FDR came as close to outright defiance as you can, and he actually wrote out this memo. He said to carry through the decision of the court, assuming the court was going to strike down his efforts to rein in the gold supply because only Congress can do it. He says, to carry through this decision of the court to its logical and inescapable end will
will so endanger the people of this nation that I am compelled to look beyond the letter of the law. In other words, he was ready in 1935 to say to the court what Jackson didn't say. You've ruled, Mr. Chief Justice. Now execute the law. He was ready to do that. He didn't. The court, in fact, ruled.

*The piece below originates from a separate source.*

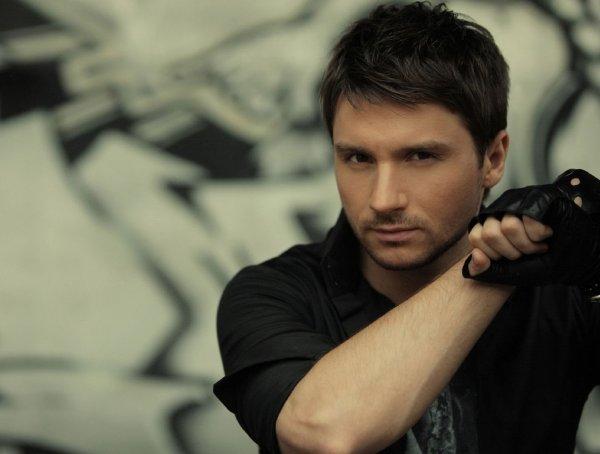 Сергей Лазарев анонсировал клип на свой новый хит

ruled for him. He didn't have to do it. And according to historians, FDR then performed his letter for his staff who enjoyed the spectacle. Nixon came close to defying the court. This was in the Watergate Tapes case. At a press conference, he invoked Lincoln. He said, look, Lincoln, he was a very strong president for just defying Justice Taney. He
And Nixon hinted that he would follow Lincoln's example on the tape issue. Must he hand over his tapes of White House conversations to the Watergate House Committee? And Nixon said, well, you know, I will perhaps only do that with a definitive ruling of the court. Right.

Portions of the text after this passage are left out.